_Data listing_:
/---
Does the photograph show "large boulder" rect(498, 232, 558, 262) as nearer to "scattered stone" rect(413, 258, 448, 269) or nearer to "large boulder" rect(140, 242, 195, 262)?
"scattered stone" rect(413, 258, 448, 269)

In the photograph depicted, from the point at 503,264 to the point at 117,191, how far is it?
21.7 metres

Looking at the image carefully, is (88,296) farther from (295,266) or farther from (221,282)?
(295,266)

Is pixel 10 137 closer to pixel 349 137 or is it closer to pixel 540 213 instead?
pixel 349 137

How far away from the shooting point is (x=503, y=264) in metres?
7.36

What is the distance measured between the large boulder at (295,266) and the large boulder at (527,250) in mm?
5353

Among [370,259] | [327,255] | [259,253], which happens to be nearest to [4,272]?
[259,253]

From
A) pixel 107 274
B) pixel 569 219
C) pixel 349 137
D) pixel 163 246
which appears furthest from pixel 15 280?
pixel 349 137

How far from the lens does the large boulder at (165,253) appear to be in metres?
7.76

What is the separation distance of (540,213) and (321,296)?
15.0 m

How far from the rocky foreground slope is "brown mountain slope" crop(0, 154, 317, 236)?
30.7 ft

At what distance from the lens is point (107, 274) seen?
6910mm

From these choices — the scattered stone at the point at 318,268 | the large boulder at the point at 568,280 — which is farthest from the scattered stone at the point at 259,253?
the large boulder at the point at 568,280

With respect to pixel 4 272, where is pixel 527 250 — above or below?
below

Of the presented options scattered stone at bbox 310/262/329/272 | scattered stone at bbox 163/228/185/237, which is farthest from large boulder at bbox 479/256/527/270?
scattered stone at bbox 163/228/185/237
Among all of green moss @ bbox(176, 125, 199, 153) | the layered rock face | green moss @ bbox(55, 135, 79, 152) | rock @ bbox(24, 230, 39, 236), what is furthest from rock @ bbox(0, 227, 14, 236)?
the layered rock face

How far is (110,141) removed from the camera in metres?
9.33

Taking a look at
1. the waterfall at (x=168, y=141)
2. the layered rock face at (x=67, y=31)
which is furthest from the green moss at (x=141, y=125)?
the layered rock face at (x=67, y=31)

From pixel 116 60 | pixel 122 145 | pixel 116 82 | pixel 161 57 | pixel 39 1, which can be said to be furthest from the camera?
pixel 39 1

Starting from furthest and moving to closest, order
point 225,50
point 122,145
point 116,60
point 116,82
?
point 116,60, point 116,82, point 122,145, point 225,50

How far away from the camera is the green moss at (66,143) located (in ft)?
\---
_What needs to be done_: Rewrite all of the lines above with "photograph" replaced by "picture" wherever it occurs, keeping everything else the same.

_Answer in full_:
Does the picture show "large boulder" rect(498, 232, 558, 262) as nearer to "scattered stone" rect(413, 258, 448, 269) or nearer to "large boulder" rect(140, 242, 195, 262)?
"scattered stone" rect(413, 258, 448, 269)

In the picture depicted, from the point at 503,264 to the point at 117,191, how far is it?
21.7 metres

Looking at the image carefully, is (88,296) farther from (295,266) or farther from (221,282)?
(295,266)

Is pixel 10 137 closer to pixel 349 137 or is it closer to pixel 540 213 instead?
pixel 349 137

How far away from the shooting point is (x=503, y=264) in metres?
7.36

What is the distance measured between the large boulder at (295,266) and the large boulder at (527,250) in mm?
5353

Among [370,259] | [327,255] | [259,253], which happens to be nearest to [4,272]?
[259,253]

From
A) pixel 107 274
B) pixel 569 219
C) pixel 349 137
D) pixel 163 246
which appears furthest from pixel 15 280?
pixel 349 137

How far from the lens does the large boulder at (165,253) appear to be in metres?
7.76

What is the separation distance of (540,213) and (321,296)?
15.0 m

How far from the rocky foreground slope is "brown mountain slope" crop(0, 154, 317, 236)?
30.7 ft

At what distance from the lens is point (107, 274) seen?
6910mm

From these choices — the scattered stone at the point at 318,268 | the large boulder at the point at 568,280 — which is farthest from the scattered stone at the point at 259,253?
the large boulder at the point at 568,280

With respect to pixel 4 272, where is pixel 527 250 — above or below?
below

Of the presented options scattered stone at bbox 310/262/329/272 | scattered stone at bbox 163/228/185/237, which is farthest from large boulder at bbox 479/256/527/270?
scattered stone at bbox 163/228/185/237
Among all of green moss @ bbox(176, 125, 199, 153) | the layered rock face | green moss @ bbox(55, 135, 79, 152) | rock @ bbox(24, 230, 39, 236), what is furthest from rock @ bbox(0, 227, 14, 236)?
the layered rock face

How far is (110,141) removed from the camera in metres?
9.33

Taking a look at
1. the waterfall at (x=168, y=141)
2. the layered rock face at (x=67, y=31)
which is furthest from the green moss at (x=141, y=125)?
the layered rock face at (x=67, y=31)

From pixel 116 60 | pixel 122 145 | pixel 116 82 | pixel 161 57 | pixel 39 1, which can be said to be furthest from the camera?
pixel 39 1

Starting from furthest and moving to closest, order
point 225,50
point 122,145
point 116,60
point 116,82
?
point 116,60, point 116,82, point 122,145, point 225,50

How far away from the camera is the green moss at (66,143) located (in ft)?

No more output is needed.